| TEXT PASSAGE |
--
Thursday, 2 July 2020 • 12–1 p.m.

The Role of Cryptography
in Our Information-Based Society

In ancient history, classic cryptography referred to the science of writing in a secret manner, where “crypto” stands for hidden or secret and “graphy” stands for writing, in Ancient Greek language. The use of cryptography during the second world war indirectly boosted the invention of computers. Modern cryptography appeared five decades ago via a mixture of Mathematics and Computer Science, in the same decade when microprocessors were built for personal computers and the Internet was built to create a wide area network between academic and governmental institutions. Nowadays, the mobile cellular network revolution followed the Internet revolution directly hitting our lives by social media applications, online banking applications, remote work and remote teaching as recently observed in the course of the coronavirus crisis. This big change in our society is due to all types of information being translated into numbers, i.e., we live in an advanced phase of the digital era.
--
| SOURCE INFORMATION |
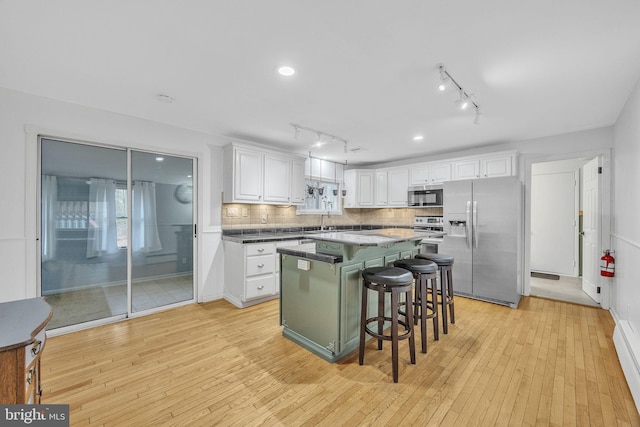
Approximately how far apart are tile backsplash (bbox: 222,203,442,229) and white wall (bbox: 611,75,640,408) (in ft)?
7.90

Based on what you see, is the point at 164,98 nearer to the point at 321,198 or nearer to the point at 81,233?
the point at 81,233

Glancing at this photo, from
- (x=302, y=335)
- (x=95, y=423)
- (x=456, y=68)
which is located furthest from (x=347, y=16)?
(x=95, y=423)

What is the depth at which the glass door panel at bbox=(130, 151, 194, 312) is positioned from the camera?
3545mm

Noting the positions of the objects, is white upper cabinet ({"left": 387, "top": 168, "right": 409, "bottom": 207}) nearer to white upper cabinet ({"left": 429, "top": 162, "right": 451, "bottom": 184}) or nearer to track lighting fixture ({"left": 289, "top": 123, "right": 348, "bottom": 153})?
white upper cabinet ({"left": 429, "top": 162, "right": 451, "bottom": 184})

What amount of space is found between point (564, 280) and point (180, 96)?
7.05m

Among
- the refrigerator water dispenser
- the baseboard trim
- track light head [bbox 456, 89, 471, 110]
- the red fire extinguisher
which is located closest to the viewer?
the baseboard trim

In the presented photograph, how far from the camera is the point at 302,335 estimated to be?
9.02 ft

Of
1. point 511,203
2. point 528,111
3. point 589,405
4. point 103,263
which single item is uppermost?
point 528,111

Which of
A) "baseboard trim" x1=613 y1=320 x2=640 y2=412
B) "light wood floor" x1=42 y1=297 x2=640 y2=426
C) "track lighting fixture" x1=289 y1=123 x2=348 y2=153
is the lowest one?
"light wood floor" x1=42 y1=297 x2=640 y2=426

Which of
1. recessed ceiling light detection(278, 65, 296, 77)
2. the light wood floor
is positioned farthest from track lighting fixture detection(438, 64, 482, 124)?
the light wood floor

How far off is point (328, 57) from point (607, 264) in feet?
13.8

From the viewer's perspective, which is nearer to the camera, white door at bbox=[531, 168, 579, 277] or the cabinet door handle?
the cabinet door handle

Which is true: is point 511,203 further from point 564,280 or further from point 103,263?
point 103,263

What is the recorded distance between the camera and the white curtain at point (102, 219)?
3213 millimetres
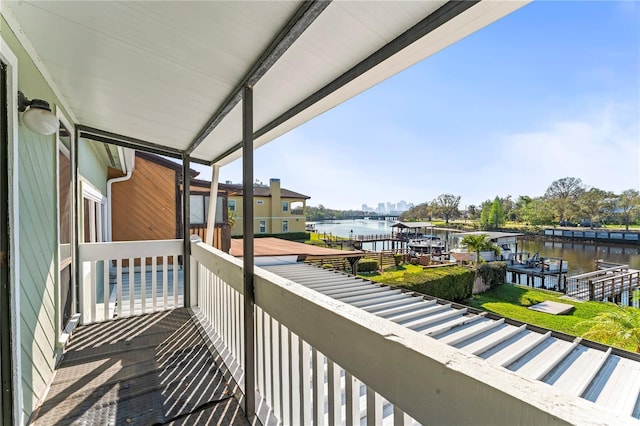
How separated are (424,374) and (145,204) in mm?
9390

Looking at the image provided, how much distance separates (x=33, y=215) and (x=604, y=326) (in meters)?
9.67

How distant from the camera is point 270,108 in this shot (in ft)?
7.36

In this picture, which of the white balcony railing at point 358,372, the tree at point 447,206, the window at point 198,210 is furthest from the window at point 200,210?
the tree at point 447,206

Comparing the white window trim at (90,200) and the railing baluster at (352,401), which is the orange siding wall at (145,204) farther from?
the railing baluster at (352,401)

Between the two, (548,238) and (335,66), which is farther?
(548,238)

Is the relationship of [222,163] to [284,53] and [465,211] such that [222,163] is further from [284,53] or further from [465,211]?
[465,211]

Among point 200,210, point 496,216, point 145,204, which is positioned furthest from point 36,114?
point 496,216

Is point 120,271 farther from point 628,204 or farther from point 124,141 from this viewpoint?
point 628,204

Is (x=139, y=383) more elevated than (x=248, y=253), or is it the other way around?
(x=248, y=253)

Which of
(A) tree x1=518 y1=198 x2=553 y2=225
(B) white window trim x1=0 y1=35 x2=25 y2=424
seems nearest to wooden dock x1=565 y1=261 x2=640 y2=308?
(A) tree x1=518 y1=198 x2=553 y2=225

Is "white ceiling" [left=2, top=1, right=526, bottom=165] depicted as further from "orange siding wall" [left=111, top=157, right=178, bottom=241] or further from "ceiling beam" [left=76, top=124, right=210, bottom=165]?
--
| TO DO |
A: Do these statements agree with the cryptography text? Answer yes or no for each, quoting the words of the text that decide it. (i) In Ancient Greek, "crypto" means hidden or secret. (ii) Modern cryptography appeared about a century ago. (iii) The Internet was built to link academic and governmental institutions.
B: In the cryptography text, what is the big change in our society attributed to?
C: Carry the cryptography text on from its last sentence.
The items have nothing to do with the cryptography text.

| ANSWERS IN ORDER |
A:
(i) Yes: "“crypto” stands for hidden or secret"
(ii) No: "Modern cryptography appeared five decades ago"
(iii) Yes: "the Internet was built to create a wide area network between academic and governmental institutions"

B: All types of information being translated into numbers.

C:
Numbers, also known as data, allow information to be processed and transmitted at high speed. Information is constituted by still images or video recordings, by text written in electronic messages or in files, or by any physical measurement converted into numbers/data. Cryptography plays a major role in our information-based society by offering techniques to secure our data, whether data is stored on electronic devices or transmitted via the Internet. A simplified model of cryptography assumes that the sender encrypts data (encryption) to make it unreadable by any adversary (a spy or a hacker) except for the legitimate receiver who can decrypt the data (decryption).

I will start my talk by a brief history of cryptography. Then I will describe modern algorithms for key exchange, symmetric and asymmetric encryption, and digital signature. I will describe the aim of a young branch of cryptography known as post-quantum cryptography in devising new encryption algorithms that are secure against attacks by future powerful quantum computers. I will also briefly cite practical examples such as the role of a password on your computer, how secure communications are encrypted (web and virtual private networks), and the algorithms used by WhatsApp for securing data communications between smartphone users.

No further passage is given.